→ Source:
Sortie : Aout (vinyle) / Octobre (CD)
Label : Perlon
Genre : Micro-house, minimal-house
Note : 8,5/10
Dissipons immédiatement tout malentendu. Ce n’est pas parce que Ricardo Villalobos est un DJ écumant tous les clubs de la planète, en particulier ceux d’Ibiza, qu’il est foncièrement un « vendu ». Parce que je les vois déjà venir les aigris : « Non mais sérieusement, Villalobos c’est de la merde ». Bande d’ignorants ! Il est pourtant un fait objectif difficilement réfutable : le Chilien est un des plus grands créateur house en activité. Il faut seulement apprendre à dissocier le personnage médiatique, excellent DJ mais péchant par trop de visibilité (attention, on est tout de même loin de Richie Hawtin qui a fait sa pute tout l’été), du producteur studio, capable de sortir un Alcachofa d’une exigence folle en 2003 avant d’enchaîner avec Fizheuer Zieheuer en 2006, masterpiece de 37 minutes se jouant de tous les codes house en redéfinissant les notions d’espace et de temps (écoute ici). Ricardo Villalobos est un érudit, un mec qui pense et travaille à la loupe le moindre son. Chez lui, la house n’est qu’un trompe l’œil lui permettant d’amener l’auditeur vers des sphères hautement plus élitistes. Ainsi, l’an dernier, il s’était octroyé le droit, avec son pote Max Loderbauer, de revisiter une partie du catalogue d’ECM pour un Re: ECM expérimental, aux confins du jazz (chronique ici).
Il était important de replacer le personnage dans un contexte éclaté car le triple album vinyle (il s’agit d’une simple galette, amputé de quelques morceaux, pour l’édition CD) qui sort aujourd’hui chez Perlon est d’une exigence folle. On n’écoute pas du Villalobos avant d’aller en club, on n’écoute pas du Villalobos en club, on écoute du Villalobos seul chez soi, posé sur son canapé, avec la plus grande attention.
Dependent and Happy est le meilleur album house de Ricardo depuis Alcachofa, c’est dire ! Le chilien a décidé de revenir à la house, dans l’idée de démonter celle-ci pour mieux la reconstruire. Il ne reste désormais qu’une seule balise à laquelle se rattacher : la rythmique 4x4. A partir de cette ossature rachitique, Ricardo se permet toutes les expérimentations possibles, tout en s’efforçant de rester cohérent. La construction de chaque track répond à un souci d’exigence hors-norme. L’élitisme est l’unique limite de l’album. En poussant aussi loin les recherches sur la house, Dependent and Happy tombe parfois dans l’exercice de style pédant. Mais c’est aussi ce parti-pris qui amène l’album vers des territoires vierges.

→ Consigne: D'après la source, quelle est la seule balise qui reste dans Dependent and Happy ? Répondez en quelques mots, s'il vous plaît.

→ Données affichées:
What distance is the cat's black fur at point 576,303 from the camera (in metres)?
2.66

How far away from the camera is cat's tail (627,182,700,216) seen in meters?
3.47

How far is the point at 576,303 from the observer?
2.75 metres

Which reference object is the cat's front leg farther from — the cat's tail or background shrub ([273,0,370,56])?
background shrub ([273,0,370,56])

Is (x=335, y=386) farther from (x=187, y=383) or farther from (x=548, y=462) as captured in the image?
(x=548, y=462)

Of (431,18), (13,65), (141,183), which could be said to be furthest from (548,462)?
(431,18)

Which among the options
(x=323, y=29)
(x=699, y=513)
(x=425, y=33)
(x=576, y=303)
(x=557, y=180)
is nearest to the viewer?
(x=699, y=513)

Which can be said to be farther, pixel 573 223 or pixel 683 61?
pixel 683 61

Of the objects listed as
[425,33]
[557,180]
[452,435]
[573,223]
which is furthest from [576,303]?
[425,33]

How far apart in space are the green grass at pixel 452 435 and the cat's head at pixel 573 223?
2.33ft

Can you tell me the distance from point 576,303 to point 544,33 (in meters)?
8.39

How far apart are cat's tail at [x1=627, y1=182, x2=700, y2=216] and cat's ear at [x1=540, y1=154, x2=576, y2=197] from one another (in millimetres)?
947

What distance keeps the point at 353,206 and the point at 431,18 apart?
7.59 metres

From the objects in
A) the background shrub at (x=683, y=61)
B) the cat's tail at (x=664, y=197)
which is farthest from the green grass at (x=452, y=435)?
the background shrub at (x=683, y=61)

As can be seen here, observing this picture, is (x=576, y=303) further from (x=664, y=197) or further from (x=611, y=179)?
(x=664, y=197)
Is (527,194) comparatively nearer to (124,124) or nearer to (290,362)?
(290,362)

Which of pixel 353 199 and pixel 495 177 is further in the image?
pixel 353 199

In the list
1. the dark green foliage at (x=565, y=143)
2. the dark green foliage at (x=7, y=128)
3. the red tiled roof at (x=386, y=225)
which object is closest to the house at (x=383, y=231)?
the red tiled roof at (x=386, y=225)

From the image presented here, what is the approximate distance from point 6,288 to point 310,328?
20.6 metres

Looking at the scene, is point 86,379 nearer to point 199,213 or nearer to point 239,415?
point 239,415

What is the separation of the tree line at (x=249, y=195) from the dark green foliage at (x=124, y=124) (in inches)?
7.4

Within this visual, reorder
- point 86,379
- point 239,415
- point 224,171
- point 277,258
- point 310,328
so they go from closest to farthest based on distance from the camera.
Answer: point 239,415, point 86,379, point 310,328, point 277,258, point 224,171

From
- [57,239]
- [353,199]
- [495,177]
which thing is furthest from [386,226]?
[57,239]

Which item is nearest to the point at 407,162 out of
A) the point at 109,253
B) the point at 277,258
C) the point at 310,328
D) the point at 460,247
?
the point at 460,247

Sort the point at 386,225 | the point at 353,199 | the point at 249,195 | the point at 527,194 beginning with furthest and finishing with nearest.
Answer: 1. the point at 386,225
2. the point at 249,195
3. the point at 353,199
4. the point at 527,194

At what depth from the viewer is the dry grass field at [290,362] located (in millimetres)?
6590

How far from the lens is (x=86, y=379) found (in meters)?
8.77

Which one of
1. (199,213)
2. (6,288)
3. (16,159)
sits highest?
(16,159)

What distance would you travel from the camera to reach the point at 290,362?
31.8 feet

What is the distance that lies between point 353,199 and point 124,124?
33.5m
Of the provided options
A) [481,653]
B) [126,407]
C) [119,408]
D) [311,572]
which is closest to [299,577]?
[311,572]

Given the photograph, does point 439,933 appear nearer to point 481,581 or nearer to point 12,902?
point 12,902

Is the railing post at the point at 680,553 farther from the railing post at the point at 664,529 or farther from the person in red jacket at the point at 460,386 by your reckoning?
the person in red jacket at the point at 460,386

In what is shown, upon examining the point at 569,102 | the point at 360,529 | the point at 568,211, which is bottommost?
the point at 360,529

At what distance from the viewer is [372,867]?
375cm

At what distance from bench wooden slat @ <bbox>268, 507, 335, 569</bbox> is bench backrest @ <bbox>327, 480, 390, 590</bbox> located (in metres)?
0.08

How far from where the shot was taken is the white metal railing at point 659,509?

→ Réponse: La rythmique 4x4.